Durante la campagna del 2012 il team digital di Obama indisse un concorso interno, durato alcune settimane, per premiare il membro dello staff capace di individuare l’e-mail che avrebbe ottenuto i migliori risultati in termini di donazioni fra i tanti diversi messaggi che venivano provati nei test di invio. Nessuno riuscì a indovinare con regolarità. Nemmeno l’e-mail director della campagna, Toby Fallsgraff, che anzi si posizionò agli ultimi posti della classifica (Daigneault, 2013).
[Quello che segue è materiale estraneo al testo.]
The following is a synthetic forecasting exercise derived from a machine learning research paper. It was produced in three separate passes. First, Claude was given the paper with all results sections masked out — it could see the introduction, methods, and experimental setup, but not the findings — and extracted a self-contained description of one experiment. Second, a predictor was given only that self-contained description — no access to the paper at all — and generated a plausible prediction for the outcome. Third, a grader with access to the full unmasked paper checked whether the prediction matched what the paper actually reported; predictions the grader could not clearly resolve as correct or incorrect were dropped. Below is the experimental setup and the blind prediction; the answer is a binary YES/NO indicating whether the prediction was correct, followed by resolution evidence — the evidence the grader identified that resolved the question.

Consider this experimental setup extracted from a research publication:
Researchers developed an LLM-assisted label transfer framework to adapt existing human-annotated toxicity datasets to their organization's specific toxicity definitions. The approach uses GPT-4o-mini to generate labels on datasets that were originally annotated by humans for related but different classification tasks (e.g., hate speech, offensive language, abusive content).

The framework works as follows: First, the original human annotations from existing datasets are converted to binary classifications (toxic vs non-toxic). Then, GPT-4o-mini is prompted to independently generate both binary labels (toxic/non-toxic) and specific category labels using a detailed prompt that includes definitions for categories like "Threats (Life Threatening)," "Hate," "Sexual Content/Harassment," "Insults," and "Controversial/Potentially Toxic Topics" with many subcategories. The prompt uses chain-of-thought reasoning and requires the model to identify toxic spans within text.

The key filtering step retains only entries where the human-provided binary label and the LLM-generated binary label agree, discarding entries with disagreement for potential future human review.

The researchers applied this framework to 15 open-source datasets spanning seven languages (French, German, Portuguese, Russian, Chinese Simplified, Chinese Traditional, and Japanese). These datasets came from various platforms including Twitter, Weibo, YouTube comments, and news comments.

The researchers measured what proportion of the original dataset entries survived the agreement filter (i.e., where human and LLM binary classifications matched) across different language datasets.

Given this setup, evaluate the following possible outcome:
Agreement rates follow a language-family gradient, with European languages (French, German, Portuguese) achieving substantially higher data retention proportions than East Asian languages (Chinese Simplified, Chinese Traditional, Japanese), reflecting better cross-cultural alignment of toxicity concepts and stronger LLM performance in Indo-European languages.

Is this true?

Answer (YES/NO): NO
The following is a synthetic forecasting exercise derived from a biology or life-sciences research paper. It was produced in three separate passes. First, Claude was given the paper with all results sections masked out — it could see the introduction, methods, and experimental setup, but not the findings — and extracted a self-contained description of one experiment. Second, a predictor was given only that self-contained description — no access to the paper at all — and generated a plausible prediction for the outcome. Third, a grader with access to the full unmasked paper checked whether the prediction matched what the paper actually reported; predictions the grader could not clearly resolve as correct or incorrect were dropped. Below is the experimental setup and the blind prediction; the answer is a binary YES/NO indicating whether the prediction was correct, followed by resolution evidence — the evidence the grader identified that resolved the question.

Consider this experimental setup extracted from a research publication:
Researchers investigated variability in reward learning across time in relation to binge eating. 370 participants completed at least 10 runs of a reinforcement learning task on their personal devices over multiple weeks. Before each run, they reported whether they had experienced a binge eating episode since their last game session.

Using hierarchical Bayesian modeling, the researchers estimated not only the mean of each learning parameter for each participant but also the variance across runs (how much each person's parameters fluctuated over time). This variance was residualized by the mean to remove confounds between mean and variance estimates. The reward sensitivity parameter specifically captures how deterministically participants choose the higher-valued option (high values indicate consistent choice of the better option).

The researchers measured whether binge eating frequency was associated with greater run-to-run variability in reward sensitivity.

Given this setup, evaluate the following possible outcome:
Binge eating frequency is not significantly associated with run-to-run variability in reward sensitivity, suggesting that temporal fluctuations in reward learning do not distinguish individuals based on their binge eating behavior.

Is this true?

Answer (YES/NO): NO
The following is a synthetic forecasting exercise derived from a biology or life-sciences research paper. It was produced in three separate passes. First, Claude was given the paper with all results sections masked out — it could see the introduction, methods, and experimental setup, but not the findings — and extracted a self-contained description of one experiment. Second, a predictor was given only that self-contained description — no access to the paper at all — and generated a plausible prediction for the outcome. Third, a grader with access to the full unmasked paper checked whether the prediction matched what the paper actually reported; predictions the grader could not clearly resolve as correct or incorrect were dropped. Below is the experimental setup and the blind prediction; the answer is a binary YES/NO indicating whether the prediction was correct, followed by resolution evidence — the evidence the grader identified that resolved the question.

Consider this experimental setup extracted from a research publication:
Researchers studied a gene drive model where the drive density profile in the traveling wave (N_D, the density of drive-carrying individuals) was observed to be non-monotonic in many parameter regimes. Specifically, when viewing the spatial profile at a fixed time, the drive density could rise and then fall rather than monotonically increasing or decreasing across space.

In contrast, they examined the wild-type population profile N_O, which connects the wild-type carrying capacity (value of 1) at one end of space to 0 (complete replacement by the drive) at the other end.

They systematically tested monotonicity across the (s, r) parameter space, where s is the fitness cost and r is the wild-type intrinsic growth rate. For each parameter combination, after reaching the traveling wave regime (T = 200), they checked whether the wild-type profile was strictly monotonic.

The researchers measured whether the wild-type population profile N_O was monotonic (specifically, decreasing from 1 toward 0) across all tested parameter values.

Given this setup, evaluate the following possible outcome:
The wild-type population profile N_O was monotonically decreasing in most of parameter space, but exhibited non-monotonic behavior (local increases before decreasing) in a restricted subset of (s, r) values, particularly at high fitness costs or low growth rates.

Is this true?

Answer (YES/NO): NO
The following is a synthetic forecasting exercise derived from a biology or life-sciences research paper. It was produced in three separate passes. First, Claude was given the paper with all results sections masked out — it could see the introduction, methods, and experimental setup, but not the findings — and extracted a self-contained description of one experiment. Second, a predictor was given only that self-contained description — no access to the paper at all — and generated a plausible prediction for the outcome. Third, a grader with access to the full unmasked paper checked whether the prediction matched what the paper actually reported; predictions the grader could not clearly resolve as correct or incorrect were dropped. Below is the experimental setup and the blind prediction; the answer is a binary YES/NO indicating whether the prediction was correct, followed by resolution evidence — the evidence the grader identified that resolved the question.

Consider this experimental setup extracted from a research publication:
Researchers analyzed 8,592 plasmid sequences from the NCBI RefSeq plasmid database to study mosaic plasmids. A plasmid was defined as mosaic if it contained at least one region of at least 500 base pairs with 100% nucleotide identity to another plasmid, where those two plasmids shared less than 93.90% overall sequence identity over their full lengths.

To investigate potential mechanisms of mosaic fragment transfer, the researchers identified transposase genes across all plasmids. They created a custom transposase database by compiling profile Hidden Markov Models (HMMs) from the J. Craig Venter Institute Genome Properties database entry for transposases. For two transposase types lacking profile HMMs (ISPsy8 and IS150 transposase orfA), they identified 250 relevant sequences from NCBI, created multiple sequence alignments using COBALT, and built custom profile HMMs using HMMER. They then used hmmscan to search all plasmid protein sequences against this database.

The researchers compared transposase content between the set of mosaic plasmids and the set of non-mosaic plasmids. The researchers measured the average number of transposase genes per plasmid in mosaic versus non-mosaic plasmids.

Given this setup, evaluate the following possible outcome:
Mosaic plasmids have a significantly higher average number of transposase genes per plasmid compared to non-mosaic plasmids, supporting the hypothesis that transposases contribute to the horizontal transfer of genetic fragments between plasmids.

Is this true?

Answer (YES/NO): NO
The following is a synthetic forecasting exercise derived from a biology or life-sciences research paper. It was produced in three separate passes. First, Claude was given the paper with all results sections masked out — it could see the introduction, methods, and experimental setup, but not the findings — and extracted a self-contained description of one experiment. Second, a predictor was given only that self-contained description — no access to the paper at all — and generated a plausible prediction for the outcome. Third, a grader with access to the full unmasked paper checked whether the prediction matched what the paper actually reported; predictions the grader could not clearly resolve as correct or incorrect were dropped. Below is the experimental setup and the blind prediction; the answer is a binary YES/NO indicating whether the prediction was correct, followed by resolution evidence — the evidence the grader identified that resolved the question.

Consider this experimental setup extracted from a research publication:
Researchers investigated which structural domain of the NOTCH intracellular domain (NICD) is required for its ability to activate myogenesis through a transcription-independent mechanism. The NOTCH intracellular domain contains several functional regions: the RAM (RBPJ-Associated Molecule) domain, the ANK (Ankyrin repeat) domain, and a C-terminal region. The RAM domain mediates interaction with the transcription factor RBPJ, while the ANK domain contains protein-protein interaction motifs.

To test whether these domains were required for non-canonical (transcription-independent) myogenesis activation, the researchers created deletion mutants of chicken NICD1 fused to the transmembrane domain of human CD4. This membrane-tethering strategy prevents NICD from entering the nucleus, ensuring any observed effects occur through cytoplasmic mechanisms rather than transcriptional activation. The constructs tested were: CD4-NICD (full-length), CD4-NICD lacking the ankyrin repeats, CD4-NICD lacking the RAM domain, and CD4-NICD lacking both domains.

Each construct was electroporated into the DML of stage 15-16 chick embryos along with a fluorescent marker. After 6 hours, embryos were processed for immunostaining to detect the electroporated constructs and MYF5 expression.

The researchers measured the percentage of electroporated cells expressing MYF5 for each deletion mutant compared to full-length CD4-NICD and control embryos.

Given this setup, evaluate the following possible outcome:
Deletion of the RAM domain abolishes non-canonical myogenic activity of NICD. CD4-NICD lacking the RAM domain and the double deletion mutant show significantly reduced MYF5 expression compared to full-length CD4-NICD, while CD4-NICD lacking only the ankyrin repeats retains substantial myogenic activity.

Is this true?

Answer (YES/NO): YES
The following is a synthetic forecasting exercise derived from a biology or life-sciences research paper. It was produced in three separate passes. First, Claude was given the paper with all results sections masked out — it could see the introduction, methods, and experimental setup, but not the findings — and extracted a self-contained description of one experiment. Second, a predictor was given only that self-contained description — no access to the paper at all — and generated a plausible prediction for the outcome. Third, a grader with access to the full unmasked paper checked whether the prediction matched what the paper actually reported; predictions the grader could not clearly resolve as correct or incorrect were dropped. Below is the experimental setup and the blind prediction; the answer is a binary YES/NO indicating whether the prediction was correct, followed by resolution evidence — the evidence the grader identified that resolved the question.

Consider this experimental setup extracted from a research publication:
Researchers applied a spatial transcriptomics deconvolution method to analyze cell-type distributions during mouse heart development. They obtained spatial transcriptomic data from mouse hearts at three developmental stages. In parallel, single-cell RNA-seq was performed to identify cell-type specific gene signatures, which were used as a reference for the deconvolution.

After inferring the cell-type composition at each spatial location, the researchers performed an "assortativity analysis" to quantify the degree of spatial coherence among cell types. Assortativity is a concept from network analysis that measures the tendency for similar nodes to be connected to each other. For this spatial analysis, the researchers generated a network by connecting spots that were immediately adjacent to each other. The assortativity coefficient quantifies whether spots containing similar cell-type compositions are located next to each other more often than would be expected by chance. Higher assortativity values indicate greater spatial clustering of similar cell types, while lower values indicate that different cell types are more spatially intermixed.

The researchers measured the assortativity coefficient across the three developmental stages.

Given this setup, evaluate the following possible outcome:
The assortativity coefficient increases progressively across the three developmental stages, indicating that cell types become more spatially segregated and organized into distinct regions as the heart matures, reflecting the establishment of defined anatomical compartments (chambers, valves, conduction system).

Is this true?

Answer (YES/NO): YES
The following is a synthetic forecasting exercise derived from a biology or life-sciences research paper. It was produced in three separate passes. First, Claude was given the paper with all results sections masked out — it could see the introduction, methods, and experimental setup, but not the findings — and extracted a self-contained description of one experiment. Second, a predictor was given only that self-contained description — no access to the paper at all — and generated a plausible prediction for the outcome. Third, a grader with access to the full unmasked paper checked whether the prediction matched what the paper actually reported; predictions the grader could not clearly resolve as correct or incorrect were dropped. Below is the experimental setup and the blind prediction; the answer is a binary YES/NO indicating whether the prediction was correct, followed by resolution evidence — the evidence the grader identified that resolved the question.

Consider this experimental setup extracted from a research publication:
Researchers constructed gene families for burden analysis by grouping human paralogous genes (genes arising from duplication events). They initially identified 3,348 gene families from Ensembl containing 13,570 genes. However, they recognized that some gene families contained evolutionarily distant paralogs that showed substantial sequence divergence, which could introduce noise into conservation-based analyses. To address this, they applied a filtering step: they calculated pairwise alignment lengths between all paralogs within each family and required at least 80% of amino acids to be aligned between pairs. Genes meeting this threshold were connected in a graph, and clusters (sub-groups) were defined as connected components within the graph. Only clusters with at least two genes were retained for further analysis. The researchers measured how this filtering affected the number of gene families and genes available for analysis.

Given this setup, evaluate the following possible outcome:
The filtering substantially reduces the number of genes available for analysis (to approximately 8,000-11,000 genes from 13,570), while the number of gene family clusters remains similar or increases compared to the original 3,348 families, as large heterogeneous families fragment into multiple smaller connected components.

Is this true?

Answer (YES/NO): NO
Questo aneddoto ci ricorda l’importanza di non lavorare mai con la presunzione di sapere che cosa piace alle persone e di non credere che le proprie preferenze siano assolute. Per questo è importante testare diverse soluzioni prima di compiere una scelta. Anche se le opzioni di test sono molteplici, essenzialmente si usano due tecniche: il test A/B e quelli multivariati.

Il test A/B è semplice e consiste nel collaudare due o più versioni di una pagina web, del testo di una e-mail o di qualsiasi altro contenuto.

Ogni versione viene presentata a un campione e in base ai risultati si sceglie la migliore. È un test che può dare risultati sorprendenti.

La figura mostra due diverse versioni della splash page testata per il concorso Dinner with Barack che metteva in palio, come abbiamo già avuto modo di ricordare, un viaggio gratuito per due persone per partecipare a una cena con il presidente e la first lady Michelle Obama.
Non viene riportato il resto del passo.